Research

With standard System F-sub, we can achieve:

  def map[A,B](f : A => B, x : A) : B = f(x)

With prior works on reachability types (Wei et al. 2024), we can track resources and aliases, and reason about their separation and sharing.

  def map[A^q,B](f : (y : A^⋄) => B^{y} , x : A^q ) : B^{x} = f(x)

The question is, can we do better?

Lightweight Polymorphism: Types

We don’t need parameters A and B to encode such an application. With our projection types, we can type polymorphism without type parameters.

  def map[F](f : F , x : Dom(F)) : Range(F) = f(x)

Similar to the utility types ReturnType and Parameters in TypeScript, but it’s formalized and statically checked.

Lightweight Polymorphism: Resource

Resources are not necessarily checked in fine grained, or per reference. We introduce arenas and scopes for guaranteed deallocation.

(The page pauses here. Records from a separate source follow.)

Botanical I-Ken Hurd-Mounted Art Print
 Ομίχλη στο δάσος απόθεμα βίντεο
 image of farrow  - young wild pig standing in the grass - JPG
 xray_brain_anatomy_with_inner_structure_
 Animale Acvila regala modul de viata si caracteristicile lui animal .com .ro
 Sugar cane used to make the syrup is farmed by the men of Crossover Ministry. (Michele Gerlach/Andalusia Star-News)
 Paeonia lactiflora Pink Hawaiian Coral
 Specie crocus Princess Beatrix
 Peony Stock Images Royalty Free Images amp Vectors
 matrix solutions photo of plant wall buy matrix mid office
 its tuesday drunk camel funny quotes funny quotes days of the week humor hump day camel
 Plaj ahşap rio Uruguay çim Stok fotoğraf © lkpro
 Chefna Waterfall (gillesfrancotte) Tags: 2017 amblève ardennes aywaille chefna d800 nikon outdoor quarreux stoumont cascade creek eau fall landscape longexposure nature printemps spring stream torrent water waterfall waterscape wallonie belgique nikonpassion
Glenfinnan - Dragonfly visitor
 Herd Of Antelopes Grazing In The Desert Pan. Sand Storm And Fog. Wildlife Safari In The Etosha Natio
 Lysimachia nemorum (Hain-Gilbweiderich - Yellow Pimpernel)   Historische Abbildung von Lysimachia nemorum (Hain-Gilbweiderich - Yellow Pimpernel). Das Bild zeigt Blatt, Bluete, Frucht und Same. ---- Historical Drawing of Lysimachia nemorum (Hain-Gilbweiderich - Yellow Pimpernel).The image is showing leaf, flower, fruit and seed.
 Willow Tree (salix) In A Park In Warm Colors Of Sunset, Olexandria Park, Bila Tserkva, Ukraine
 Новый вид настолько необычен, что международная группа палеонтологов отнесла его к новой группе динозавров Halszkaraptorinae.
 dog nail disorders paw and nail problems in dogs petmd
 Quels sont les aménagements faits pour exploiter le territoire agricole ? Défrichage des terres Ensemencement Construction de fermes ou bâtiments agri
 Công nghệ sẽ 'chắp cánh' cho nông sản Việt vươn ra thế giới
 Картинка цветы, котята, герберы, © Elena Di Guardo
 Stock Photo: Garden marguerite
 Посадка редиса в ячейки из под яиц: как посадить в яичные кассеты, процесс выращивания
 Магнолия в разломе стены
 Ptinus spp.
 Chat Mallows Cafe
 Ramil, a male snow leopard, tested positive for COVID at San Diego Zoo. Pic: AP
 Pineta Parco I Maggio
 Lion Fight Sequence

  def worker(r : Ref[T]^⋄) : Ref[T]^⋄ = {
    val d = !r + 1
    val r2 = new Ref(d) at r  // coallocation, region is shadow
    new Ref(d)                // fresh allocation
  }
  worker(new Ref(..) scoped)  // scoped allocation
  // argument and internal r2 is freed

Selective Other Projects

Research Purposes

• Proving Semantic Type Soundness of System F-omega-sub in Logical Relations.
• Taxiway Finding Algorithm Verification. Artifact for DASC 2020 paper.
• Extraction from Hazel AST to OCaml. Legacy project to extract a legacy version of Hazel into OCaml.

Course Projects

• A Visualization of CDMA. SI 630, Umich.
• A MIPS CPU implementation using Verilog. VE 370, SJTU.

• A Video Game Search Engine. SI 650, Umich.